You can actually in really rare instances get disorientation in VFR slightly hazy conditions. I used to fly out of SNA-POC-CCB CABLE.......never had a problem at night on the gauges or my occasional ventures into fog including several ILS practice approaches into Bracket.
One afternoon I took off out of Cable and went down to the old Norton base for some touch and goes and a simulated engine out or two on 10,000ft runways. On the way back it was the usual route along the base of the mountains north of Cable, a route flown dozens of times. The field is a couple miles from the hills and is on a broad sloping plain going away from the mountain range.
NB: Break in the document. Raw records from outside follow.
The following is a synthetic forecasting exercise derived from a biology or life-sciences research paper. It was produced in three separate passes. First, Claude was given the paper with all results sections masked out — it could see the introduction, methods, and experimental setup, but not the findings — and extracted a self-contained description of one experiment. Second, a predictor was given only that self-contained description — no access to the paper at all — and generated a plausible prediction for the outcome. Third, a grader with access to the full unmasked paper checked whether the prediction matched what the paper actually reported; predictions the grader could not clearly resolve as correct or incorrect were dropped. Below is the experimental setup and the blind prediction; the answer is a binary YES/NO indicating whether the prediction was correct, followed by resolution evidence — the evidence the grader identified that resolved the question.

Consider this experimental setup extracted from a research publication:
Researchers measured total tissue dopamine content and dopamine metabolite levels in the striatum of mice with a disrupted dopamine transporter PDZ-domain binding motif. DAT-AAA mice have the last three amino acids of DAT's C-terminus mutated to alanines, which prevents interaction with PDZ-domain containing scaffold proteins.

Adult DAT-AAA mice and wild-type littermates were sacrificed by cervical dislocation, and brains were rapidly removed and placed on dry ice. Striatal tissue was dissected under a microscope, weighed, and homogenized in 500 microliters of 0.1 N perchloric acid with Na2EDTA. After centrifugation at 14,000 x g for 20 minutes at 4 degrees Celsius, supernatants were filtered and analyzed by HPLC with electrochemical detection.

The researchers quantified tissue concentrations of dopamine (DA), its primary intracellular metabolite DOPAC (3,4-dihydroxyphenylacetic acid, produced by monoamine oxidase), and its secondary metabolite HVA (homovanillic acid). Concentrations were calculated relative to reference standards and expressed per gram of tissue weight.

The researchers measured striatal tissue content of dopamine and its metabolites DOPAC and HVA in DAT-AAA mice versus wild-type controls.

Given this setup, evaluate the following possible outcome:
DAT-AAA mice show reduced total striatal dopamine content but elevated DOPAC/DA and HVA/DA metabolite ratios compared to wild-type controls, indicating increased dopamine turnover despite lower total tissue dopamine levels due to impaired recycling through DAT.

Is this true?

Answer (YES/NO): YES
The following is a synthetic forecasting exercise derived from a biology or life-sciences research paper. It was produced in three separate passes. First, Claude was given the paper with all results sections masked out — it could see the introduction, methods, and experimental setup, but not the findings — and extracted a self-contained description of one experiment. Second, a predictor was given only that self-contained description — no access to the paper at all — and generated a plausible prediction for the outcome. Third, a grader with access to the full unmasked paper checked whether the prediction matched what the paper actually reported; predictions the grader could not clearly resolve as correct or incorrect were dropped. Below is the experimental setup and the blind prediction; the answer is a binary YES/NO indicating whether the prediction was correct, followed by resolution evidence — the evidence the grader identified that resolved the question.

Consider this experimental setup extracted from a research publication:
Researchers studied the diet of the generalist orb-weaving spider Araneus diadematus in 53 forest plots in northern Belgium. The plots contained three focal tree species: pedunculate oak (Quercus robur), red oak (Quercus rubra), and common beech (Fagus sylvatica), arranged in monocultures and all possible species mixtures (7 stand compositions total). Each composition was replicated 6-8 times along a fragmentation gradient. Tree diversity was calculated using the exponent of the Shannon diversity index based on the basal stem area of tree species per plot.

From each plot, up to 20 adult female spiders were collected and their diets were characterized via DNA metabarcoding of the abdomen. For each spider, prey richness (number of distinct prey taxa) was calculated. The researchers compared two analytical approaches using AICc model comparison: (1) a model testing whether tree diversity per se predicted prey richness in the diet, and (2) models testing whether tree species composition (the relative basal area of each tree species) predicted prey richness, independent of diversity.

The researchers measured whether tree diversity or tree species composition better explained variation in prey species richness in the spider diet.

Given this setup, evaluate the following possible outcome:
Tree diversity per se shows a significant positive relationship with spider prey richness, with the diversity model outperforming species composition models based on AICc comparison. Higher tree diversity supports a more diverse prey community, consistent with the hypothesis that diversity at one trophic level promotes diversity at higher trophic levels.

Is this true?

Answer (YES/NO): NO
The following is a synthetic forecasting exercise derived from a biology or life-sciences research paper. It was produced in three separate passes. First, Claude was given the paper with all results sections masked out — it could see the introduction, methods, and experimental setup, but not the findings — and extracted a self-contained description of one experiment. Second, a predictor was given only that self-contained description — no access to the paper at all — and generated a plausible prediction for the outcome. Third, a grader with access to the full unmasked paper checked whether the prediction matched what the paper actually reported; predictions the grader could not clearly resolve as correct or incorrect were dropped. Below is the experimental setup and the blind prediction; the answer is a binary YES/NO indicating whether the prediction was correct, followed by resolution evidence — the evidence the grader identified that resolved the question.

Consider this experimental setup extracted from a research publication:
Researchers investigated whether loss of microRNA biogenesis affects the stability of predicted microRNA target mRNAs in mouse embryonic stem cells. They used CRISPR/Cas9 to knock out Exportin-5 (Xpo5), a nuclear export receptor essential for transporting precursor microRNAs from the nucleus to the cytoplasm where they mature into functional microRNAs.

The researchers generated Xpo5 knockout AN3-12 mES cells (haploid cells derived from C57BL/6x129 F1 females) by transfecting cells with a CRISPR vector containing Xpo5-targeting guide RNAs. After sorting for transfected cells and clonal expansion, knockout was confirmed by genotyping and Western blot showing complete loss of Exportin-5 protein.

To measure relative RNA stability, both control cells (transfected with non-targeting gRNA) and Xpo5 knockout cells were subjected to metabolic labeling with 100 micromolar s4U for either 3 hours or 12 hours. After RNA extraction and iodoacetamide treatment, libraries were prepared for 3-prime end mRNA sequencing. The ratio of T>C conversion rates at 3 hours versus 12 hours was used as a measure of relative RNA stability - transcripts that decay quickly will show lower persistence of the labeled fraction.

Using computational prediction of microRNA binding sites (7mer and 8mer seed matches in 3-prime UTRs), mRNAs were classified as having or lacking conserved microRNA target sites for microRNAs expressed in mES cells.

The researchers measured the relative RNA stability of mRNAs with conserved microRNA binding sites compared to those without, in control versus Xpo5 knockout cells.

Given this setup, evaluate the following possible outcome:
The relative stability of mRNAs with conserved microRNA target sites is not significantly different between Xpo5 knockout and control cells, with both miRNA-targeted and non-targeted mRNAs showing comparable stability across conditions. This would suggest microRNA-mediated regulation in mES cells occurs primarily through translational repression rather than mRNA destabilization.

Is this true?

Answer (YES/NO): NO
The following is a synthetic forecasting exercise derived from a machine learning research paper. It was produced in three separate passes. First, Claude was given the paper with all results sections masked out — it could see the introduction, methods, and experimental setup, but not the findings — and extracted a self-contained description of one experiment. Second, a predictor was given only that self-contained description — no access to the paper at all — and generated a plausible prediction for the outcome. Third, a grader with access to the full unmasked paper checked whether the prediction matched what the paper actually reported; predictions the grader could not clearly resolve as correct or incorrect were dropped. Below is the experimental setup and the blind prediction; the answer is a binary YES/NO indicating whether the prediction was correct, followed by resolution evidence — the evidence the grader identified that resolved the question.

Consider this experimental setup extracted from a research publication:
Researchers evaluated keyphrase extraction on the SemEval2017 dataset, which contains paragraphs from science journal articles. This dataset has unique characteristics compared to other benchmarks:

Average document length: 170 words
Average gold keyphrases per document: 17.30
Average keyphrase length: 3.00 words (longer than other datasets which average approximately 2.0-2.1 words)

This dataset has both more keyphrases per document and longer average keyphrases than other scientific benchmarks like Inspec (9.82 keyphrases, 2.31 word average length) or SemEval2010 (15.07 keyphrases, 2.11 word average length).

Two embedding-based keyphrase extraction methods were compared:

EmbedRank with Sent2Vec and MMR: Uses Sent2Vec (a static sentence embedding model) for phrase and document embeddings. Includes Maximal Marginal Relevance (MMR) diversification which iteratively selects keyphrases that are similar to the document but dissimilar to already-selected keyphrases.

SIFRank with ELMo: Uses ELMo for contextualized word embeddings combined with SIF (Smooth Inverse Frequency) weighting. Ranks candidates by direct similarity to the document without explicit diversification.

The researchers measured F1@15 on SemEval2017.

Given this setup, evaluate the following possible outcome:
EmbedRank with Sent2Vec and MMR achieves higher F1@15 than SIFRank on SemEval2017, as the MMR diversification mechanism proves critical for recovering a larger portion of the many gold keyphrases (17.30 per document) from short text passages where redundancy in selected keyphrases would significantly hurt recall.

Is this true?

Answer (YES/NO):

As I approached the point where we all turned inbound to the field by the dam, suddenly this feeling I was a couple thousand feet too high came over me and not in a fun way........never had the feeling before or since but it was really powerful and probably due to the descent over the sloping terrain........stared at the field and back at the gauges as I started the approach and it still felt weird.....not a big deal looking out the window at things.......but it certainly brought home how ugly things could get in the soup.........
That sounds scary in a jet everything happens so fast I wonder how many military pilots end up in the ground from spatial disorientation even with best training in the world.
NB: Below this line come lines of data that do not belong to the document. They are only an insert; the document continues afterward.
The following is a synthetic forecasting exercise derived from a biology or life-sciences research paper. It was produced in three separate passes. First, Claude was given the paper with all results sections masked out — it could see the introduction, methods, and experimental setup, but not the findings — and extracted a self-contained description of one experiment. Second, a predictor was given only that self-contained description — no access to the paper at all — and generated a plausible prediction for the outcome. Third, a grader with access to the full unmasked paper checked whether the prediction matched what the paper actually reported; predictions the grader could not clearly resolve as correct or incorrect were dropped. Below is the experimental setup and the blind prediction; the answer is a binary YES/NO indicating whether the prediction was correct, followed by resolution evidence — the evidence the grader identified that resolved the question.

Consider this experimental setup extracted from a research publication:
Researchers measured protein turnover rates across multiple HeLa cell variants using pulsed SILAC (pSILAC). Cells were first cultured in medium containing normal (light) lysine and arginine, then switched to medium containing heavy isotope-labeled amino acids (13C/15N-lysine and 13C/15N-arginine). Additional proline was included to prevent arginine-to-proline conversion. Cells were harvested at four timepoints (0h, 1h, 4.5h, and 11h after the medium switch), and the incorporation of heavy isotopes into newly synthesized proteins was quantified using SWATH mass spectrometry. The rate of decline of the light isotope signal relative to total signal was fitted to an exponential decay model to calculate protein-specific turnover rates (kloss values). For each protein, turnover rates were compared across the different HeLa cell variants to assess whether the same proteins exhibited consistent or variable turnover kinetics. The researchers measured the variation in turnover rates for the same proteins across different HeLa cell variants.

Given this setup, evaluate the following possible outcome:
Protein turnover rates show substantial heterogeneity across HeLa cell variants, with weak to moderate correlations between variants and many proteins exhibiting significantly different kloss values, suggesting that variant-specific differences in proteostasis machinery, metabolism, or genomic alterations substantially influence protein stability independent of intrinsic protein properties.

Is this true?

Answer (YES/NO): YES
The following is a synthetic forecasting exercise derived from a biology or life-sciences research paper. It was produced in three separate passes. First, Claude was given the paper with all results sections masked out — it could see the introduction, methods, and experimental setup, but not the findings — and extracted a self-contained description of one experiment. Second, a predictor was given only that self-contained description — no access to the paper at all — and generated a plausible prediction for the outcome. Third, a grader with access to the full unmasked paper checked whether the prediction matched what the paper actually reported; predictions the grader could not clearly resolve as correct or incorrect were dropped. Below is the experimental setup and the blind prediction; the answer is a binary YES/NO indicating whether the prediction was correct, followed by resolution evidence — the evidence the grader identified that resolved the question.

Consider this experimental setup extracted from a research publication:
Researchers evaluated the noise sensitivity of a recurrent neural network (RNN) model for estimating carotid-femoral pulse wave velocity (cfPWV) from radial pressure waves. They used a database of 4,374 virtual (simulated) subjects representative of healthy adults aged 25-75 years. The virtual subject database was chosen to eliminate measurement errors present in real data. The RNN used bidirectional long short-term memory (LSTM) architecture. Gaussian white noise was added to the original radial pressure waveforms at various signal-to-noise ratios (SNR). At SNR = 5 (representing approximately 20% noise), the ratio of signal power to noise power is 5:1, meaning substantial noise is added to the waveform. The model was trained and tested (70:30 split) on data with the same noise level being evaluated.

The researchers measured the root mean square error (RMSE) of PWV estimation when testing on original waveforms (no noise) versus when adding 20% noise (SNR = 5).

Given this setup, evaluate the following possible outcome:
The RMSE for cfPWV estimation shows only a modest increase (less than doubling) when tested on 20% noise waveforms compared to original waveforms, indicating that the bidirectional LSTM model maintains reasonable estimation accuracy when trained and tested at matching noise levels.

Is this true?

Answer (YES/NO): NO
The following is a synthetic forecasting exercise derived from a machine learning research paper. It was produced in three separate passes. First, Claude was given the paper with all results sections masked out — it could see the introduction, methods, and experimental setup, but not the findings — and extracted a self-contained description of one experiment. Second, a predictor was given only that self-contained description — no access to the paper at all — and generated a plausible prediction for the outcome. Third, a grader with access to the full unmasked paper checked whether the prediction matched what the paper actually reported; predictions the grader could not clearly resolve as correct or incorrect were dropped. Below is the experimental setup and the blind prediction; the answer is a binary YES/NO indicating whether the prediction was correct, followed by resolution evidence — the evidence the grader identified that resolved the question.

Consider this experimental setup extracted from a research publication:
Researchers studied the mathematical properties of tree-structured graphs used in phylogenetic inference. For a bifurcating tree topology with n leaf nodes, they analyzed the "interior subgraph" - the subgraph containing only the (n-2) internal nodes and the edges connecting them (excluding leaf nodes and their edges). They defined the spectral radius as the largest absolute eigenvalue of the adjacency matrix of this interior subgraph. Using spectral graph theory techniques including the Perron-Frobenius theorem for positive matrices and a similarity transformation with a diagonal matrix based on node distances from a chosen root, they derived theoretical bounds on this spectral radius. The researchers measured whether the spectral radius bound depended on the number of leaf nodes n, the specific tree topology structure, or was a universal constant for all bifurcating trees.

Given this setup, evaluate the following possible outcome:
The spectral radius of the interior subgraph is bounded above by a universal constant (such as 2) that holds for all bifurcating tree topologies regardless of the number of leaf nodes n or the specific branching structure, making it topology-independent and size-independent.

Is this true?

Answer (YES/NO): YES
The pilot of the helicopter that crashed in thick fog, killing Kobe Bryant and seven other passengers, reported he was climbing when he actually was descending, federal investigators said in documents released Wednesday (6/17/20).
Ara Zobayan radioed to air traffic controllers that he was climbing to 4,000 feet to get above clouds on Jan. 26, when, in fact, the chopper was plunging toward a hillside where it crashed northwest of Los Angeles, killing all nine people aboard.
The report by the National Transportation Safety Board said Zobayan may have "misperceived" the angles at which he was descending and banking, which can happen when a pilot becomes disoriented in low visibility.
Thanks for the article. Let me be the 1st to say wow I was wrong and am shocked. Wonder why they didn't release that months ago. I've always said that we don't know the last convo they had.
Interesting that the weather the day before was worst and that the company had sent someone looking for the flight.
I've been waiting to see if Vanessa tried to have Kobe's sperm harvested so that she could have a son. I do wonder what was left of everyone after slamming into the mountain and fire. I guess we'll wait to hear a comment from her side next.
Quote:
Originally Posted by CA4Now
The pilot of the helicopter that crashed in thick fog, killing Kobe Bryant and seven other passengers, reported he was climbing when he actually was descending, federal investigators said in documents released Wednesday (6/17/20).
Ara Zobayan radioed to air traffic controllers that he was climbing to 4,000 feet to get above clouds on Jan. 26, when, in fact, the chopper was plunging toward a hillside where it crashed northwest of Los Angeles, killing all nine people aboard.
The report by the National Transportation Safety Board said Zobayan may have "misperceived" the angles at which he was descending and banking, which can happen when a pilot becomes disoriented in low visibility.